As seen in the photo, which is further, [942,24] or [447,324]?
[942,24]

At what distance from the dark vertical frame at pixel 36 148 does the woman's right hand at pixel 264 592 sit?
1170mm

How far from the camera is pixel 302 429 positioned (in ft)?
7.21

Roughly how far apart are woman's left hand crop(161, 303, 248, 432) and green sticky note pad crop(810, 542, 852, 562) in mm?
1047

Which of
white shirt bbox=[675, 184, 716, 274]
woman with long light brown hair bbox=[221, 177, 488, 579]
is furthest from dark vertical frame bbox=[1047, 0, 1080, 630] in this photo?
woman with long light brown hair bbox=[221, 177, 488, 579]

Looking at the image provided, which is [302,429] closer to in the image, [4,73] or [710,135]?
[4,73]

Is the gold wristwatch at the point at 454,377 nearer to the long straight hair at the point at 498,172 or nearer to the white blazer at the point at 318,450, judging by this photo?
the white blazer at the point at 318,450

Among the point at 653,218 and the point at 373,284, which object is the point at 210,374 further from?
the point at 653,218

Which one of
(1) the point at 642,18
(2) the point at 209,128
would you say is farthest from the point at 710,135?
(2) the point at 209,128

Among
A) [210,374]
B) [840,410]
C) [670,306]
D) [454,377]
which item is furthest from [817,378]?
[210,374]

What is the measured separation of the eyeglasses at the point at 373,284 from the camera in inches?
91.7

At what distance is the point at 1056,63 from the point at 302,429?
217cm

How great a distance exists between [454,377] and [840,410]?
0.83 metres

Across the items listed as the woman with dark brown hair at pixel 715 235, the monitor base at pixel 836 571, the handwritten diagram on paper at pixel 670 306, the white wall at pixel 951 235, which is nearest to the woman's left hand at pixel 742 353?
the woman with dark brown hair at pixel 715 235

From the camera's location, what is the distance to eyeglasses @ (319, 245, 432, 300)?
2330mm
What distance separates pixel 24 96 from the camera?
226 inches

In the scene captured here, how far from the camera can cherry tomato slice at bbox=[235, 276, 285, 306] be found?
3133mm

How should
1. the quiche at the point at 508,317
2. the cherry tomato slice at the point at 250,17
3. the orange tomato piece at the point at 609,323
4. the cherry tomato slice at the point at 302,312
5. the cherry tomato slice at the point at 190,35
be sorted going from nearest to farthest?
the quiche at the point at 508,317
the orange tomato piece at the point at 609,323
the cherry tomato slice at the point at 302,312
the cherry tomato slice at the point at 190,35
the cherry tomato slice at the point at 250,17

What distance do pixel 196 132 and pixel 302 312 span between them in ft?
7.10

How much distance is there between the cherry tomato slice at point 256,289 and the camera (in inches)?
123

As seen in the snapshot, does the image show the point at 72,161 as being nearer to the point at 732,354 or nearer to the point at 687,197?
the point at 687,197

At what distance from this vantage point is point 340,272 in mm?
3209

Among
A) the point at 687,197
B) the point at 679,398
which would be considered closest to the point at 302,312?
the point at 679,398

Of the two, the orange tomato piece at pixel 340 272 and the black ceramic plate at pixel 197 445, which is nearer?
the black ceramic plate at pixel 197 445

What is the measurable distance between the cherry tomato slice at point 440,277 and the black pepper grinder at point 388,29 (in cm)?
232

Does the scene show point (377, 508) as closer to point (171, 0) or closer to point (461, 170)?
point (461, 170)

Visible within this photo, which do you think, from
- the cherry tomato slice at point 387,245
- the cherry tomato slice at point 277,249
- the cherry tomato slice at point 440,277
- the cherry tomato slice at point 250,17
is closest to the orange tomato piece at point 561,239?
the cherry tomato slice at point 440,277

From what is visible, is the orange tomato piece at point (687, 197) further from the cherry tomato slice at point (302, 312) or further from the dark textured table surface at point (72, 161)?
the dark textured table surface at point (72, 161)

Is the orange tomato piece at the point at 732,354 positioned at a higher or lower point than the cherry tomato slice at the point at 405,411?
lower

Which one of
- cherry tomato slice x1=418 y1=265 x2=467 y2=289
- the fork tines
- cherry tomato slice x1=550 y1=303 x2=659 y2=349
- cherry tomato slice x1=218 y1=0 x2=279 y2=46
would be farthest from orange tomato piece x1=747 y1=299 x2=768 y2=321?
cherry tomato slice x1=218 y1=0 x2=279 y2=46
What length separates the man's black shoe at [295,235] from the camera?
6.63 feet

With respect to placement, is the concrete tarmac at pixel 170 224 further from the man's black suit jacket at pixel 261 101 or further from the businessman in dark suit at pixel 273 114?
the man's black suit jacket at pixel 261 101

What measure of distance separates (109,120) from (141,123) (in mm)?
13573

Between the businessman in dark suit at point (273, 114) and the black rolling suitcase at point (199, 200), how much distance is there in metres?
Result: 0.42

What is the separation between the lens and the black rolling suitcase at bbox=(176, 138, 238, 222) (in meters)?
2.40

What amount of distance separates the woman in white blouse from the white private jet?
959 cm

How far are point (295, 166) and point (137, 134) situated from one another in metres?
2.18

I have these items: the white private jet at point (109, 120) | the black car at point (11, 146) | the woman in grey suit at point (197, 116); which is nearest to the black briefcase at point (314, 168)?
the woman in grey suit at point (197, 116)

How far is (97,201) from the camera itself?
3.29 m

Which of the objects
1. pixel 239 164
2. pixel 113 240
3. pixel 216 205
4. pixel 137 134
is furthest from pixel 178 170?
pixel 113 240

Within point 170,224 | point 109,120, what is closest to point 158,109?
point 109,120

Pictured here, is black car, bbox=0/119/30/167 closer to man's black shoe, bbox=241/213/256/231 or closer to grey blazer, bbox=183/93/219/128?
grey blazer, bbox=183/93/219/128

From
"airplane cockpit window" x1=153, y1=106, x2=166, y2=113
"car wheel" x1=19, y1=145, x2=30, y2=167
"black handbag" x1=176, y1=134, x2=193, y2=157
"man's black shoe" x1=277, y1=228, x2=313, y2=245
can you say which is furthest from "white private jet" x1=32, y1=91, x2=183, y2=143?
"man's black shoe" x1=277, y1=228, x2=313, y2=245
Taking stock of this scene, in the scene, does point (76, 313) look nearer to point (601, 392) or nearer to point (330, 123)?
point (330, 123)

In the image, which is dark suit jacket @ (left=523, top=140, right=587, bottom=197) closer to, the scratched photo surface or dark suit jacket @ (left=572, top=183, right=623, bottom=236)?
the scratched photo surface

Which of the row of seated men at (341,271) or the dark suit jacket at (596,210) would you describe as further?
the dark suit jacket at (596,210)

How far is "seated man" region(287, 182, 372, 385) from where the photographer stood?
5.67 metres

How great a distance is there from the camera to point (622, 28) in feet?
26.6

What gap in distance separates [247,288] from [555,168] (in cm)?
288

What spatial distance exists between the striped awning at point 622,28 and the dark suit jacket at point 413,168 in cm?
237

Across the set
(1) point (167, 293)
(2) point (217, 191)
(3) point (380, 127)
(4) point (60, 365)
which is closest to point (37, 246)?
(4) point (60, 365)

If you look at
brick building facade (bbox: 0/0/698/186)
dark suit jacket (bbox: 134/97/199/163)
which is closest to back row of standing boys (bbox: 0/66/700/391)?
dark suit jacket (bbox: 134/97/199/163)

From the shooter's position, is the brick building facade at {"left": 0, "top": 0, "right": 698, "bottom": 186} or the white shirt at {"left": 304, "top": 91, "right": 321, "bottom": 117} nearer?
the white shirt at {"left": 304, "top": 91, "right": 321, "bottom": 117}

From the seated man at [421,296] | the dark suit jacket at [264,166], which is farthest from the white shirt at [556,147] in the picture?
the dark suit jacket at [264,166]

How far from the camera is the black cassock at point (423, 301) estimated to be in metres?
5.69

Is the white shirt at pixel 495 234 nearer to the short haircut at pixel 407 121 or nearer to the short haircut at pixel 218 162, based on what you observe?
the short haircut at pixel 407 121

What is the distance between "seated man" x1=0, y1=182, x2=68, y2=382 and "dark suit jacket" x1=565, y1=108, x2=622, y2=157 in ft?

Description of the task: Copy all of the data above word for word, without changing anything.

Response:
As seen in the photo, which is further, [942,24] or [447,324]?
[942,24]

At what distance from the dark vertical frame at pixel 36 148 does the woman's right hand at pixel 264 592 sit?
1170mm

How far from the camera is pixel 302 429 positioned (in ft)?
7.21

Roughly how far apart are woman's left hand crop(161, 303, 248, 432) and green sticky note pad crop(810, 542, 852, 562) in mm?
1047

Which of
white shirt bbox=[675, 184, 716, 274]
woman with long light brown hair bbox=[221, 177, 488, 579]
is furthest from dark vertical frame bbox=[1047, 0, 1080, 630] in this photo?
woman with long light brown hair bbox=[221, 177, 488, 579]

Looking at the image provided, which is [302,429] closer to in the image, [4,73] or [710,135]?
[4,73]

Is the gold wristwatch at the point at 454,377 nearer to the long straight hair at the point at 498,172 or nearer to the white blazer at the point at 318,450, judging by this photo?
the white blazer at the point at 318,450

Among the point at 653,218 and the point at 373,284, which object is the point at 210,374 further from?
the point at 653,218

Which one of
(1) the point at 642,18
(2) the point at 209,128
would you say is farthest from the point at 710,135?
(2) the point at 209,128

Among
A) [210,374]
B) [840,410]
C) [670,306]
D) [454,377]
which item is furthest from [817,378]?
[210,374]

What is the measured separation of the eyeglasses at the point at 373,284 from the camera in inches?
91.7

At what distance is the point at 1056,63 from the point at 302,429?
217cm

How great a distance exists between [454,377] and [840,410]?
0.83 metres

Across the items listed as the woman with dark brown hair at pixel 715 235, the monitor base at pixel 836 571, the handwritten diagram on paper at pixel 670 306, the white wall at pixel 951 235, which is nearest to the woman's left hand at pixel 742 353?
the woman with dark brown hair at pixel 715 235

From the camera's location, what is the distance to eyeglasses @ (319, 245, 432, 300)?
2330mm
What distance separates pixel 24 96 from the camera?
226 inches

In the scene captured here, how far from the camera can cherry tomato slice at bbox=[235, 276, 285, 306] be found?
3133mm

How should
1. the quiche at the point at 508,317
2. the cherry tomato slice at the point at 250,17
3. the orange tomato piece at the point at 609,323
4. the cherry tomato slice at the point at 302,312
5. the cherry tomato slice at the point at 190,35
be sorted going from nearest to farthest?
the quiche at the point at 508,317
the orange tomato piece at the point at 609,323
the cherry tomato slice at the point at 302,312
the cherry tomato slice at the point at 190,35
the cherry tomato slice at the point at 250,17

What distance do pixel 196 132 and pixel 302 312 span between them in ft?
7.10

How much distance is there between the cherry tomato slice at point 256,289 and the camera (in inches)?
123

As seen in the snapshot, does the image show the point at 72,161 as being nearer to the point at 732,354 or nearer to the point at 687,197?
the point at 687,197

At what distance from this vantage point is point 340,272 in mm?
3209

Among
A) the point at 687,197
B) the point at 679,398
which would be considered closest to the point at 302,312?
the point at 679,398

Of the two, the orange tomato piece at pixel 340 272 and the black ceramic plate at pixel 197 445, which is nearer?
the black ceramic plate at pixel 197 445

What is the measurable distance between the cherry tomato slice at point 440,277 and the black pepper grinder at point 388,29 (in cm)?
232

Does the scene show point (377, 508) as closer to point (171, 0) or closer to point (461, 170)?
point (461, 170)

Visible within this photo, which do you think, from
- the cherry tomato slice at point 387,245
- the cherry tomato slice at point 277,249
- the cherry tomato slice at point 440,277
- the cherry tomato slice at point 250,17
is closest to the orange tomato piece at point 561,239?
the cherry tomato slice at point 440,277

From what is visible, is the orange tomato piece at point (687, 197) further from the cherry tomato slice at point (302, 312) or further from the dark textured table surface at point (72, 161)?
the dark textured table surface at point (72, 161)

Is the orange tomato piece at the point at 732,354 positioned at a higher or lower point than the cherry tomato slice at the point at 405,411?
lower

Which one of
- cherry tomato slice x1=418 y1=265 x2=467 y2=289
- the fork tines
- cherry tomato slice x1=550 y1=303 x2=659 y2=349
- cherry tomato slice x1=218 y1=0 x2=279 y2=46
would be farthest from orange tomato piece x1=747 y1=299 x2=768 y2=321?
cherry tomato slice x1=218 y1=0 x2=279 y2=46
What length separates the man's black shoe at [295,235] from the camera?
6.63 feet

With respect to placement, is the concrete tarmac at pixel 170 224 further from the man's black suit jacket at pixel 261 101 or further from the businessman in dark suit at pixel 273 114?
the man's black suit jacket at pixel 261 101

What measure of distance separates (109,120) from (141,123) (in mm)?
13573

Between the businessman in dark suit at point (273, 114) and the black rolling suitcase at point (199, 200), how much distance is there in metres?
Result: 0.42

What is the separation between the lens and the black rolling suitcase at bbox=(176, 138, 238, 222) (in meters)?
2.40

What amount of distance separates the woman in white blouse from the white private jet?
959 cm

How far are point (295, 166) and point (137, 134) situated from one another in metres?
2.18

I have these items: the white private jet at point (109, 120) | the black car at point (11, 146) | the woman in grey suit at point (197, 116); which is nearest to the black briefcase at point (314, 168)?
the woman in grey suit at point (197, 116)

How far is (97,201) from the camera itself?
3.29 m

Which of the objects
1. pixel 239 164
2. pixel 113 240
3. pixel 216 205
4. pixel 137 134
is furthest from pixel 178 170?
pixel 113 240

Within point 170,224 | point 109,120, what is closest to point 158,109?
point 109,120

Pictured here, is black car, bbox=0/119/30/167 closer to man's black shoe, bbox=241/213/256/231 or closer to grey blazer, bbox=183/93/219/128?
grey blazer, bbox=183/93/219/128

From
"airplane cockpit window" x1=153, y1=106, x2=166, y2=113
"car wheel" x1=19, y1=145, x2=30, y2=167
"black handbag" x1=176, y1=134, x2=193, y2=157
"man's black shoe" x1=277, y1=228, x2=313, y2=245
can you say which is furthest from "white private jet" x1=32, y1=91, x2=183, y2=143?
"man's black shoe" x1=277, y1=228, x2=313, y2=245
Taking stock of this scene, in the scene, does point (76, 313) look nearer to point (601, 392) or nearer to point (330, 123)?
point (330, 123)

In the image, which is dark suit jacket @ (left=523, top=140, right=587, bottom=197) closer to, the scratched photo surface or dark suit jacket @ (left=572, top=183, right=623, bottom=236)?
the scratched photo surface

Which of the row of seated men at (341,271) or the dark suit jacket at (596,210) would you describe as further?
the dark suit jacket at (596,210)

How far is "seated man" region(287, 182, 372, 385) from where the photographer stood?
5.67 metres

How great a distance is there from the camera to point (622, 28) in feet?
26.6

What gap in distance separates [247,288] from [555,168] (in cm)?
288

What spatial distance exists between the striped awning at point 622,28 and the dark suit jacket at point 413,168 in cm?
237

Across the set
(1) point (167, 293)
(2) point (217, 191)
(3) point (380, 127)
(4) point (60, 365)
which is closest to point (37, 246)?
(4) point (60, 365)

If you look at
brick building facade (bbox: 0/0/698/186)
dark suit jacket (bbox: 134/97/199/163)
which is closest to back row of standing boys (bbox: 0/66/700/391)?
dark suit jacket (bbox: 134/97/199/163)

From the shooter's position, is the brick building facade at {"left": 0, "top": 0, "right": 698, "bottom": 186} or the white shirt at {"left": 304, "top": 91, "right": 321, "bottom": 117} nearer?
the white shirt at {"left": 304, "top": 91, "right": 321, "bottom": 117}

From the seated man at [421,296] | the dark suit jacket at [264,166], which is farthest from the white shirt at [556,147] in the picture?
the dark suit jacket at [264,166]

How far from the camera is the black cassock at point (423, 301) estimated to be in metres?
5.69

Is the white shirt at pixel 495 234 nearer to the short haircut at pixel 407 121 or nearer to the short haircut at pixel 218 162, based on what you observe?
the short haircut at pixel 407 121

What is the distance between "seated man" x1=0, y1=182, x2=68, y2=382 and "dark suit jacket" x1=565, y1=108, x2=622, y2=157 in ft?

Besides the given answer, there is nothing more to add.